== DIRECTIVE ==
Rewrite the entries below with every instance of "hand holding microphone" changed to "hand gripping microphone", keeping everything else the same.

== GIVEN DATA ==
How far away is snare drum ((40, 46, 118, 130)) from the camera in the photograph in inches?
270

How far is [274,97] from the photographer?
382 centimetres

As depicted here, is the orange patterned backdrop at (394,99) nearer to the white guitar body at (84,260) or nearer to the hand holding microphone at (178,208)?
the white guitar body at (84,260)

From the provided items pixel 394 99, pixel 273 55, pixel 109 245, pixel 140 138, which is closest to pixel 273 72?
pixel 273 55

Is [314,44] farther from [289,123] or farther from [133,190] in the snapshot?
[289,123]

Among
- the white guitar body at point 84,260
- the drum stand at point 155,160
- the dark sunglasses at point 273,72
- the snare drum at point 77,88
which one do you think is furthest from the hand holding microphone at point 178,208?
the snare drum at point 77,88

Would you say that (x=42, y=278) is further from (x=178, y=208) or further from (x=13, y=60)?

== WRITTEN ANSWER ==
How far away is snare drum ((40, 46, 118, 130)) from the camera in the photograph in inches?
270

How far is [274,97] from the photographer?
382 centimetres

As depicted here, is the orange patterned backdrop at (394,99) nearer to the white guitar body at (84,260) or nearer to the hand gripping microphone at (178,208)?
the white guitar body at (84,260)

From the provided items pixel 394 99, pixel 273 55, pixel 109 245, pixel 140 138, which is closest to pixel 273 72?
pixel 273 55

Is [314,44] farther from [289,123] or farther from [133,190] in the snapshot?
[289,123]

Among
- the white guitar body at point 84,260
- the drum stand at point 155,160
- the dark sunglasses at point 273,72
- the snare drum at point 77,88
which one do you think is furthest from the hand gripping microphone at point 178,208?
the snare drum at point 77,88

Would you say that (x=42, y=278) is further from (x=178, y=208) or further from (x=13, y=60)?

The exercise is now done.